Blume: Immerhin ging unsere Mannschaft nach dem Sieg gegen Costa Rica mit erhobenem Haupt vom Platz. Wichtig ist zudem, dass sie im Spiel davor gegen Spanien eine klare Reaktion auf das Auftaktspiel zeigte und versuchte, das Heft in die Hand zu nehmen. Denn darauf kommt es an: Du musst als Team selbstbewusst agieren und deinen Stärken vertrauen. Als erfahrener Spieler musst du vorangehen und jüngere mitnehmen. Das ist meine Überzeugung. Das gilt im Fussball genauso wie in einem Unternehmen.
Bei einer Weltmeisterschaft kann man vorher nicht wissen, ob man gewinnt. Trotz bestmöglicher, intensiver Vorbereitung. Im Leben eines Topmanagers ist ein Börsengang so etwas wie eine WM – mit einem Unterschied: Hier mussten Sie gewinnen.

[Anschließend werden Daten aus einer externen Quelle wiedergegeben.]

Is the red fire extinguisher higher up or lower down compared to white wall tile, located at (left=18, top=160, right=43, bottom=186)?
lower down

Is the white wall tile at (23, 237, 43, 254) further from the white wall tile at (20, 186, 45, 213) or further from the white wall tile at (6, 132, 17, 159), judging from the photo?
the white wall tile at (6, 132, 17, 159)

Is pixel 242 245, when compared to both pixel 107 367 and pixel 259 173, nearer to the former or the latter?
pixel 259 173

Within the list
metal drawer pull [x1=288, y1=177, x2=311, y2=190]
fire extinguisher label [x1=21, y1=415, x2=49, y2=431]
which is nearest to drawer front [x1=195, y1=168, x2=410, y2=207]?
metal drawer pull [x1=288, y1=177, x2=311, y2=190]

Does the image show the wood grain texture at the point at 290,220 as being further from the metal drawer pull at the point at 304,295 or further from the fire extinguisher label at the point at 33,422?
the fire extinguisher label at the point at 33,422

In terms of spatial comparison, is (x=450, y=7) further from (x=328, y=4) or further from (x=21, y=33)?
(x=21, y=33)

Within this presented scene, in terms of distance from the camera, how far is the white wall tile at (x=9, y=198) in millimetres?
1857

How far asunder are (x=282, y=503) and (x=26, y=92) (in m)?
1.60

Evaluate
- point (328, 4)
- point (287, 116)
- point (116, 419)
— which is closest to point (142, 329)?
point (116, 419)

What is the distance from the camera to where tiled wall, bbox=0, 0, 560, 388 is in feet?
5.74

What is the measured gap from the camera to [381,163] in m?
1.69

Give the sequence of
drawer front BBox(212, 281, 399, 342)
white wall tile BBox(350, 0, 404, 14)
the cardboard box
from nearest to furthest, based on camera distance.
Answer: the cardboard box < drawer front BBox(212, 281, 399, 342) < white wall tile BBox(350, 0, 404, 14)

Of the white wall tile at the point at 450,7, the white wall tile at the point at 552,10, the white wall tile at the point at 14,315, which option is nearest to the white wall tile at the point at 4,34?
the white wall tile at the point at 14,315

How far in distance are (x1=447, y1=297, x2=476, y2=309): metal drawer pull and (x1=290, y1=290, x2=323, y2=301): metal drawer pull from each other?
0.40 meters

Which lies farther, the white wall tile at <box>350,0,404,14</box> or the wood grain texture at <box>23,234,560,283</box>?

Wie plant man solch ein Highlight, das erfolgreich werden muss?
Blume: Für den Erfolg massgeblich ist eine profunde interne Vorbereitung. Dann muss man die richtigen externen Partner an Bord holen. Equity Story, Capital Markets Day, Investorengespräche müssen zu 100 Prozent überzeugen. Entscheidend dafür ist die perfekte Börsenstory. Diese Geschichte muss schlüssig und stimmig sein – sprich: Sie ist langfristig angelegt. Mit einem zeitlichen Startpunkt weit vor dem Börsengang selbst und mit einer tollen Langfristperspektive.
Meschke: In unserem Fall mussten sowohl das Management des Volkswagen Konzerns als Verkäufer als auch die unterschiedlichen Anteilseigner des VW-Konzerns – also die Eigentümerfamilien, die Qatar Investment Authority, das Land Niedersachsen und die Arbeitnehmer-Vertreter – übereinstimmend die Win-win-win-Situation sehen: eine nachhaltige wertschaffende Entwicklung von Porsche mit attraktiven Dividenden. Und ja, wir haben es geschafft, dass alle fest davon überzeugt waren.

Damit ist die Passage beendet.